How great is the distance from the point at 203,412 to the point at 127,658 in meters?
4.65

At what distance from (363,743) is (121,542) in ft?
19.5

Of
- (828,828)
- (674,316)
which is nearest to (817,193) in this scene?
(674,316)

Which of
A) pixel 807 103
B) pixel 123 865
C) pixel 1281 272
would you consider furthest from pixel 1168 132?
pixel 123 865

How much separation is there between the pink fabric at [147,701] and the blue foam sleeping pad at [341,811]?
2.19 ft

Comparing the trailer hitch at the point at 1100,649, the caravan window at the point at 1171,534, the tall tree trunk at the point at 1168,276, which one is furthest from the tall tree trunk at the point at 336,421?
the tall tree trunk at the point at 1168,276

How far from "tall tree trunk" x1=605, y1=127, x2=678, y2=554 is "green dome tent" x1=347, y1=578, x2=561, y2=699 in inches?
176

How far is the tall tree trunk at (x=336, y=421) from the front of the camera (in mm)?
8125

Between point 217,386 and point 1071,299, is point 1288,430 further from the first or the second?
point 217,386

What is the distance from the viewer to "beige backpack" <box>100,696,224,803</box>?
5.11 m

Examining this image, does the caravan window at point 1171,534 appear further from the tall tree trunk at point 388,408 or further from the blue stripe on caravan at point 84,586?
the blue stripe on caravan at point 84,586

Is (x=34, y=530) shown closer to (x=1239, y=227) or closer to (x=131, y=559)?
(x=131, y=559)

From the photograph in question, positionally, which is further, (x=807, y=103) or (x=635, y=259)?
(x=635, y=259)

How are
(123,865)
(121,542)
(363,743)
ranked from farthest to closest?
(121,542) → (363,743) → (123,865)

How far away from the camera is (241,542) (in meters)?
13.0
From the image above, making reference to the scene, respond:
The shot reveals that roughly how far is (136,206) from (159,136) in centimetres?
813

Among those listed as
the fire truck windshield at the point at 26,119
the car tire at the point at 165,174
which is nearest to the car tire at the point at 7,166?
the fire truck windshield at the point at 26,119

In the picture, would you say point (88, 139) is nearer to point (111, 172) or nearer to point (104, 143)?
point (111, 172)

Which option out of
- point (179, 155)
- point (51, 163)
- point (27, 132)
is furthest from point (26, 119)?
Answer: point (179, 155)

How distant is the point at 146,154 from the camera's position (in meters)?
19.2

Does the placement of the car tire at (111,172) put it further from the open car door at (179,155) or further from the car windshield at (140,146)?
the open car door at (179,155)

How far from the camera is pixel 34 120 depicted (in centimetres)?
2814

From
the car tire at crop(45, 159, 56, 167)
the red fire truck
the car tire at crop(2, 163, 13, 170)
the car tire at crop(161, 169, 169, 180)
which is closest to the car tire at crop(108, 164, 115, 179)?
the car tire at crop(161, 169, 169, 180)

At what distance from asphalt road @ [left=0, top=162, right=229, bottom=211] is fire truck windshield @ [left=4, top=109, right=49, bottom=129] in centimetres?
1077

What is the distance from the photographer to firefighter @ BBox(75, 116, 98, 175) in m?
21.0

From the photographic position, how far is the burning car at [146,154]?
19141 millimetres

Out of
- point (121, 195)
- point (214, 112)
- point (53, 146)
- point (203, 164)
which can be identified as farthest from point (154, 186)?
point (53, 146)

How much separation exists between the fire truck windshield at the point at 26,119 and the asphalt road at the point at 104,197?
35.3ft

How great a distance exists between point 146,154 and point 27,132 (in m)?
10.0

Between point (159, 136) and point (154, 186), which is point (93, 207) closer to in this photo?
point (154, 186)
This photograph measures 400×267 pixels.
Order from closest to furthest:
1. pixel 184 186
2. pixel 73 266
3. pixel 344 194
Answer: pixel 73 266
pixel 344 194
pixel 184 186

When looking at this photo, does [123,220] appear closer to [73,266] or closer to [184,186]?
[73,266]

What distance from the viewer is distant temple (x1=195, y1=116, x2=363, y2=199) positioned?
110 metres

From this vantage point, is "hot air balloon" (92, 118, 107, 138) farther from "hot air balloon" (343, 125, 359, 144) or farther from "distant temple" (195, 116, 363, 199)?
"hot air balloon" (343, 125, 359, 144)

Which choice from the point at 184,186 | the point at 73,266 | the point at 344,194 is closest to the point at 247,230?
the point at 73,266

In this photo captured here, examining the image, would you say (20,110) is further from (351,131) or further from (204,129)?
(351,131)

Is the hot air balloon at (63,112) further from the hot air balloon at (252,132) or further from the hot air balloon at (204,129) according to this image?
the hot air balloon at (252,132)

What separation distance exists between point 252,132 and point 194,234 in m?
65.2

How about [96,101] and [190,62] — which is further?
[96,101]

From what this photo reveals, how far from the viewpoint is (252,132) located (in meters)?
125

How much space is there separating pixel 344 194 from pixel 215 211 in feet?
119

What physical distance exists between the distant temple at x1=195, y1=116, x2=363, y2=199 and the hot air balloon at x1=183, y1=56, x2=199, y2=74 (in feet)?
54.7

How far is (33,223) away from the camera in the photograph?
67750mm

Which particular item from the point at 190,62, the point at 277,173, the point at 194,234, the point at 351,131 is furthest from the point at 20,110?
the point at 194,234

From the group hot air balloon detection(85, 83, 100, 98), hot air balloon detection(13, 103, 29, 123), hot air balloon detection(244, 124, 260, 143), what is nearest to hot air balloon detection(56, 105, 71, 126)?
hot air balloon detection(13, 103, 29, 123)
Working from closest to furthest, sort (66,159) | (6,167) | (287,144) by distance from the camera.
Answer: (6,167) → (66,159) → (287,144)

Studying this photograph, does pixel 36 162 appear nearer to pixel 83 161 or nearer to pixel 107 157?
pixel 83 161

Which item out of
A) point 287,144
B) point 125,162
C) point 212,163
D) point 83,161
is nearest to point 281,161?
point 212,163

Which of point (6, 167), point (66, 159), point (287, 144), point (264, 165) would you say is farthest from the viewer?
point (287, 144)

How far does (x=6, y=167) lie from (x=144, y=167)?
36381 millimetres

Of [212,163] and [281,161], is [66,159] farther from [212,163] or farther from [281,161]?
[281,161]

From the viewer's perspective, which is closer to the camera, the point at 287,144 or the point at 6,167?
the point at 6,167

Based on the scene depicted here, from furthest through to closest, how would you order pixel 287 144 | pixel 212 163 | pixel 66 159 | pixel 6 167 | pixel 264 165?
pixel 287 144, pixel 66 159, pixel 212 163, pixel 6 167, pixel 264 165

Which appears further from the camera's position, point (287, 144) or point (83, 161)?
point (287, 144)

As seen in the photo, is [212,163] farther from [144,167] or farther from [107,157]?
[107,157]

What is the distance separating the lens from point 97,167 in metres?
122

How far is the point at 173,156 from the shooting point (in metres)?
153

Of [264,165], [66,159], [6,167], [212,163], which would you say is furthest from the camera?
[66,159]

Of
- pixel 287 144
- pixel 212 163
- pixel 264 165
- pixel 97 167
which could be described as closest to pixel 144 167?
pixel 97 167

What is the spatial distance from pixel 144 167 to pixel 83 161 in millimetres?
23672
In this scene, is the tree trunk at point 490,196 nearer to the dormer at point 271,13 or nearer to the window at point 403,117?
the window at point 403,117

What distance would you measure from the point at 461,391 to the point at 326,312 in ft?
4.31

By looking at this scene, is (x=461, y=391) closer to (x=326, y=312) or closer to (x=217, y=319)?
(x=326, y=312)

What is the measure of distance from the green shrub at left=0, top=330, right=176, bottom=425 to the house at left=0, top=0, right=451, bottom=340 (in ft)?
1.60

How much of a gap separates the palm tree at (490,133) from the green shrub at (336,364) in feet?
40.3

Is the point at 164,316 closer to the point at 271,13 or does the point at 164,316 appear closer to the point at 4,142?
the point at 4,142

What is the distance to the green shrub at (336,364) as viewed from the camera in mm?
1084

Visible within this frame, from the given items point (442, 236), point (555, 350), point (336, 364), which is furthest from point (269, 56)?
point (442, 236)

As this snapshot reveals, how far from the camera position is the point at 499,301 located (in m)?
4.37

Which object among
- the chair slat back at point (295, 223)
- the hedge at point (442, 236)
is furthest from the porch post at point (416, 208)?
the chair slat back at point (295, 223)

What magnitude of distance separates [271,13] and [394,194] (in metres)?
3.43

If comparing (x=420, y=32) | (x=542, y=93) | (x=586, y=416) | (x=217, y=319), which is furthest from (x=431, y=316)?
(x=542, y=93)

•••••

• [Job] Print exactly the lines from the one with "What is the distance to" through the end of the data, inclusive.

• [Worked solution]
What is the distance to the green shrub at (336,364) as viewed from the camera in mm?
1084

Visible within this frame, from the given items point (442, 236), point (555, 350), point (336, 364), which is furthest from point (269, 56)?
point (442, 236)

As this snapshot reveals, how far from the camera position is the point at 499,301 located (in m)?
4.37

Which object among
- the chair slat back at point (295, 223)
- the hedge at point (442, 236)
is furthest from the porch post at point (416, 208)?
the chair slat back at point (295, 223)

What magnitude of distance separates [271,13] and [394,194] (in metres)?
3.43

If comparing (x=420, y=32) | (x=542, y=93) | (x=586, y=416) | (x=217, y=319), which is furthest from (x=431, y=316)?
(x=542, y=93)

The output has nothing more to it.